Facebook has stepped up its battle against spammers who promise to deliver “likes” to its members, and warned users on using such scams.
The social network said that to date, it has obtained legal judgments of nearly $2 billion against fraudulent activities on Facebook. It was not clear how much of that was actually collected.
Many businesses buy likes to make their products or brands appear more popular.
Facebook’s moves appeared to counter concerns that users, including politicians and companies selling products, are buying “likes” to make them appear more popular. And it is targeting a cottage industry which seeks to deliver these results to Facebook members, often promising “10,000 likes” or more for a fee.

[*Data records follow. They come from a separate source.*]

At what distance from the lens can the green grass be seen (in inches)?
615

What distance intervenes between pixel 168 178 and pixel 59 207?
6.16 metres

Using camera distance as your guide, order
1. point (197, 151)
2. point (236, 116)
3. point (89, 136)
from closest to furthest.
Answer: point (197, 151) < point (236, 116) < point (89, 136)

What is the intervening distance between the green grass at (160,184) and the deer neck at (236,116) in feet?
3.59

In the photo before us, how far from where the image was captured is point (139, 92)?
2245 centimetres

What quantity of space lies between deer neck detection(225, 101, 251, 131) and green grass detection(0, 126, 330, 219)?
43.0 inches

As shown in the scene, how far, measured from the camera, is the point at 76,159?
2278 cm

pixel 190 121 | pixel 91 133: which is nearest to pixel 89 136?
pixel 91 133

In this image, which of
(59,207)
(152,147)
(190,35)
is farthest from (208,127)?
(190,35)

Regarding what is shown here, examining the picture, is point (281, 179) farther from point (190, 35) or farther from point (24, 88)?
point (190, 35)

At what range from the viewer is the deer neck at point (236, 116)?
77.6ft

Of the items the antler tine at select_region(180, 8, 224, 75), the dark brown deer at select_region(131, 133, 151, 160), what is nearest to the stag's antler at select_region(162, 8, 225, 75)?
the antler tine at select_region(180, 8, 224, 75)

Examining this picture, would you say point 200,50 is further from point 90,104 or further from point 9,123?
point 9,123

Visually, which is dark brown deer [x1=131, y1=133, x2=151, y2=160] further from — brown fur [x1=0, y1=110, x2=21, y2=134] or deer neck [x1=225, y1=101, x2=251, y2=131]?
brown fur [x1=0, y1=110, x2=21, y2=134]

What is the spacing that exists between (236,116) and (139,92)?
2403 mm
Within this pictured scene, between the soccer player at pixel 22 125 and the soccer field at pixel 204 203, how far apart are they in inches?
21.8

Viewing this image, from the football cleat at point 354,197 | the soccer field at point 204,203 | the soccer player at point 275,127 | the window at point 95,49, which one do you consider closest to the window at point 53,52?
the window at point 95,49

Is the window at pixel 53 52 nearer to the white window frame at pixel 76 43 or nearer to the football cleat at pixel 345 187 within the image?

But Facebook said bumping up likes this way did “more harm than good”, and could mean companies “could end up doing less business” on the social network.
In a post on its security blog, Facebook said: “We have a strong incentive to aggressively get rid of fake likes because businesses and people who use our platform want real connections and results, not fakes.”
It explained: “Fake-like-pedlars tempt Page admins with offers to “buy 10,000 likes!” or other similar schemes.
“To deliver those likes, the scammers often try to create fake accounts, or in some cases, even hack into real accounts in order to use them for sending spam and acquiring more likes.
“Since these fraudulent operations are financially motivated businesses, we focus our energy on making this abuse less profitable for the spammers.”
It said as well as the legal action, these efforts included investing in sophisticated anti-spam algorithms.